Saturday, September 2, 2017

Have We Lost Democracy?

     De Tocqueville's observation during Andrew Jackson's presidency was, "The nations of our time cannot prevent the conditions of men from becoming equal, but it depends upon themselves whether the principle of equality is to lead them to servitude or freedom, to knowledge or barbarism to prosperity or wretchedness".  My contention, after events on Charlottesville, VA is that servitude, barbarism and wretchedness are winning.  We may have already lost our democracy and simply  do not know it!
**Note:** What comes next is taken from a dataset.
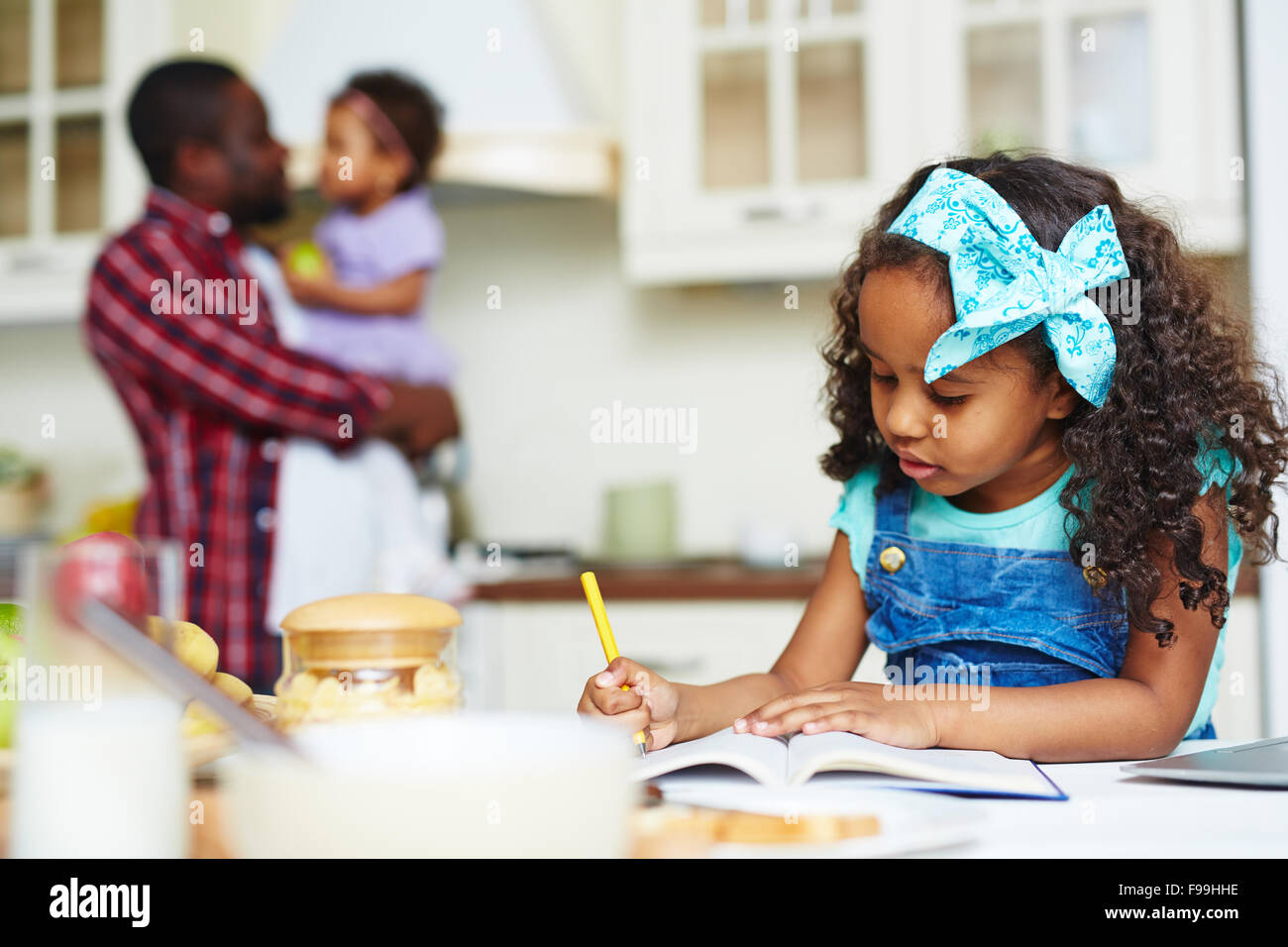 Cute schoolgirl making notes in exercise-book at home - Stock Image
     The crisis in our democracy extends to our foreign relations, being degraded by our own president, whose right wing fringe of supporters have no problem with entertaining first strike policy in dealing with North Korea.  As Edward Luce points out in The Retreat of Western Liberalism, "we have put arsonists in charge of the fire brigade".  I can only conclude that the origin of this absurdity is a president who does not understanding the meaning of the term "nuclear winter". But there is precedent here, is there not?  Witness Lyndon Johnson conspiring with Robert McNamara and the US Navy to start the infamous Vietnam war, staging a phony  attack in the Gulf of Tonkin. The erosion of democracy is not a sudden single event.
     One of the greatest forces in this erosion is money. The Supreme Court in Citizens United case (5-4) five years ago decreed that, "Spending is speech, and is therefore protected by the Constitution — even if the speaker is a corporation" This led to creation of the super PACs, which act as shadow political parties accepting unlimited donations from billionaires, corporations and unions and use it to buy advertising that buys elections.  Couple this with the enormous concentration of wealth in the 0.1% and it spells control of democracy by the super-rich, not the people. It means corruption of the legislative branch of government at all levels.
     One of Luce's central contentions is that an example of our failing democracy was the financial crisis of  2008, specifically due to failure of the regulators.  This was coupled with a degradation of corporate treatment of employees, indignity and lack of respect.  Certainly the desire to take back control of their lives was a theme in the recent presidential election. Luce notes that nearly 60% of the workforce is now paid hourly. The disparity in incomes and the contraction of the middle class is a critical failure of the rich.  He sums by saying that the rich need to emerge from their post-modern Versailles. The failure of  democracy to maintain a balanced income between haves and have-nots is why the people have lost faith that their system can deliver.
     We know there is no way to measure the health of a democracy-- no litmus test, but we do know what forces are at work to destroy it.  The concentrated power of lobbies for example.  We the people seem powerless in the face of the NRA [National Rifle Association] and the big Pharma lobbies. Even after the killing of  20 children and 6 adults at the Sandy Hook Elementary School in Newtown, Connecticut, the senate refused to pass even the most common sense gun control legislation.  The power of big Pharma is evidenced in the congress preventing the government bargaining the price of drugs.
     The most egregious example of loss of democracy and polarization is gerrymandering--the practice of fixing district boundaries to protect the political interests of incumbents.  "Fixed seats" means no compromise and is the core of the Tea Party.  This condition together with the effort of Republicans to infringe upon voting rights of blacks and minorities may prove irreversible. Indeed, the Republican Party as Thomas Mann and Norman Ornstein note in  It's Even Worse Than it Was, has become ideologically extreme; contemptuous of the inherited social and economic policy regime; scornful of compromise; unpersuaded by conventional under-standing of facts, evidence, and science; and dismissive of legitimacy of its political opposition, all but declaring war on the government."
     Let me stress that neither party is without blame.  The tampering with senate rules by playing majority voting against 2/3s, the dissolution of process--witness absence any healthcare reform hearings in this congress, and the poor record of congressional oversight of intelligence and national security agencies is sickening.  But the crowning force tearing down democracy is the lack of constructive effort by the two party system.  The Republican Party is primarily to blame. As David Brooks pointed out in a recent editorial in the NewYorkTimes, (Aug 29th) "..the Republican Party has changed since 2005. Their party has become a vehicle for white identity and racial conflict".  "It's ironic that race was the issue that  created the Republican Party and that race could very will be the issue that destroys it".
     It has been said many times that democracy is an experiment, which like any experiment may very well fail.  More depressing is the  absence of a force that will turn it around.  At this point in time, I just don't see it happening; not while the Koch brothers are running the show.